SHARE

Spring sometimes rises in me too is a new film work by Scottish-Italian artist Sarah Hardie, commissioned as a result of winning the inaugural Soho House Art Prize with Bombay Sapphire.

Written throughout lockdown in 2020, this symphonic-film-essay explores a female experience of lockdown, motherhood, production and nature – the marks we leave on others and the earth around us through either our care or neglect. The film is now publicly available to watch via www.sohohouse.com.

Spring sometimes rises in me too, inspired by Hardie’s own biography and the events of Summer 2020, explores the “marks” our mothers’ love and voice leaves on “us.” She interrogates the resonance of mother’s voice in the child, its echoes and imprints: what is lost from one generation to another; what remains; and what, when cultivated, grows. Metaphors for motherhood abound, the potential of which a thirty-something year old woman felt slowly slipping away from her over Summer 2020.

Spring sometimes rises in me too is a duet across time incorporating a practice tape of Hardie’s mother – who trained as a professional opera singer – recorded before the artist was born. This symphonic-video-essay will chart the distance between their songs, the distance of a life in all its dreams and disappointments: a result of their female symbiotic co-creation across generations. It is an ode to the unrealised dreams of mothers who have enabled their daughters’ through their care, and the cyclic nature of reproduction, and destiny perhaps, bringing her song full circle for audiences in 2021.

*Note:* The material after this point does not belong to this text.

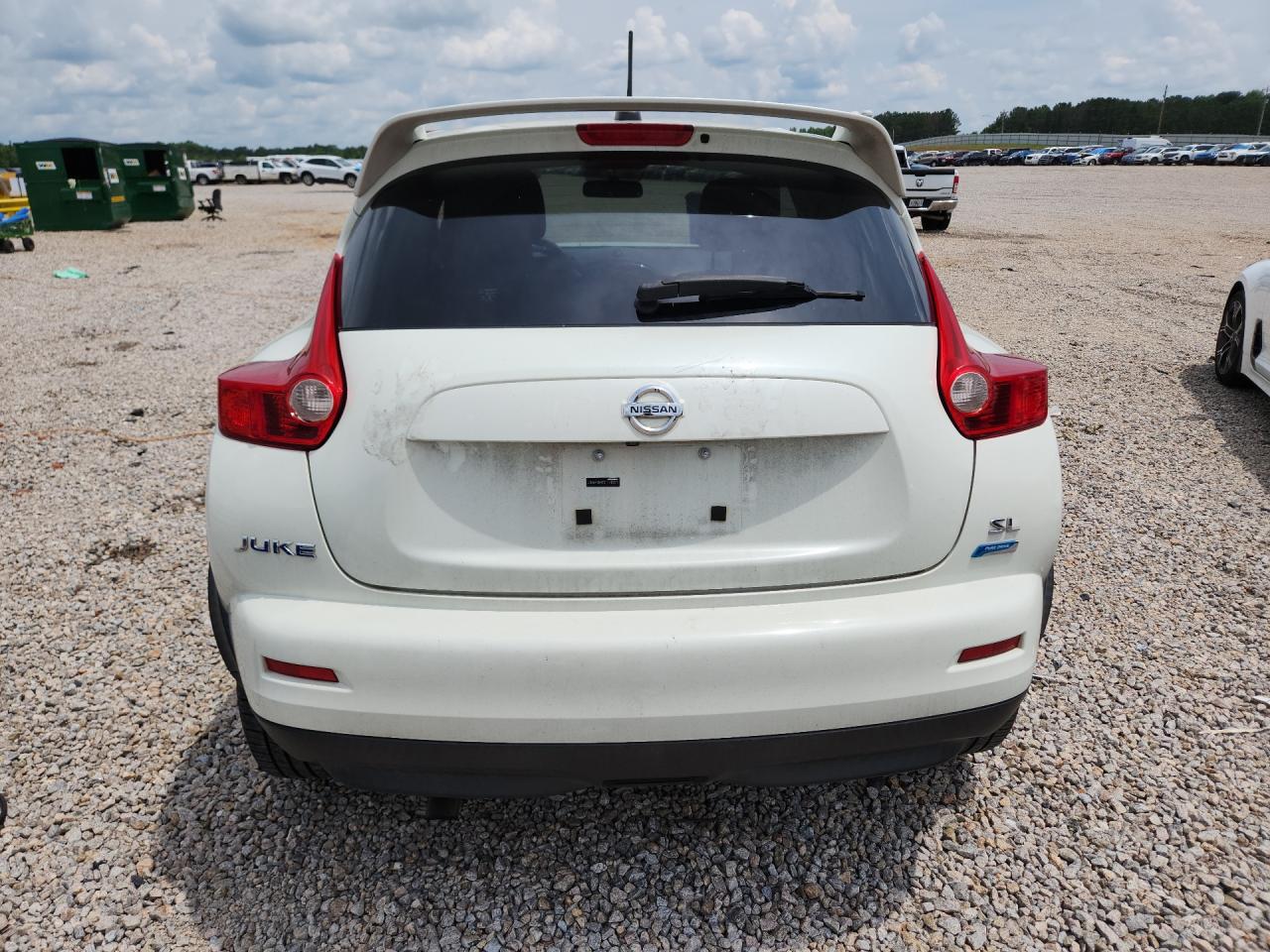 2012 Nissan Juke S White vin: JN8AF5MR7CT115551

In the words of the artist;

“I make art so others feel less alone when they experience it and I hope that by including both my own personal truth alongside in-depth research across disciplines I cut to the root of some concerns that people experience, and perhaps shine some light on those by looking at them through an artistic lens. These include: issues of declining fertility, loneliness, longing, desire, as well as ideas around making, and wider socio-political issues concerning inequality as a human being witnessing injustice in the world (even as I recognise my own oftentimes privilege).”

The title of the film is taken from a line in Zadie Smith’s publication Intimations: Six Essays (also written throughout lockdown 2020), in which the writer discusses the notions of her initial vehement resistance but inevitable submission to nature, and the transformative vision of creators. Within Spring sometimes rises in me too, Hardie considers the garden, the artist’s practice, and the human voice all as sites of productive creative delusion and potential.

This work continues the artist’s exploration of the voice as the locus for identity, desire and longing. It is pregnant with the hope that, via the transformative power of the human voice – a conduit for our care, creativity and love people can find common ground in a time of solitude.

The inaugural Soho House Art Prize was announced in June 2020 as a new global contemporary art prize to discover, recognise and support artistic talent. Created by Soho House and supported by Bombay Sapphire, the prize was judged by a highly respected international judging panel: Kate Bryan, Soho House Head of Collections; Maria Balshaw CBE, Director of Tate and Hebru Brantley, artist and Bombay Sapphire Creator.

An integral part of Soho House’s identity, the collection plays a key role in engaging with the creative community and features work by museum level artists such as Damien Hirst, Tracey Emin, Lee Kit, Yinka Shonibare CBE, Nan Goldin, Oscar Murillo, Elmgreen and Dragset, Tacita Dean, Rashid Johnson, Jenny Holzer, Lynette Yiadom- Boakye, Deborah Roberts and Ed Ruscha, alongside younger and more emerging talent.

Kate Bryan tells us;

“The first Soho House Art Prize was launched with Bombay Sapphire at a moment of great uncertainty across the world. We hoped it might provide a source of inspiration and support to artists at a difficult moment. We were delighted, moved and motivated by the incredible applications we received, especially those of the runners up and our fantastic winner Sarah Hardie. Pursuing creativity at all costs despite charting uncertain territory, Sarah has created something that speaks powerfully of the power of nature and love. Inviting the audience in through sound and movement, Sarah has conjured a personal and elegiac reflection on time and memory.”

The Soho House art collection is one of the largest private collections of its kind, with over 5000 art works on permanent display in Soho Houses across the globe.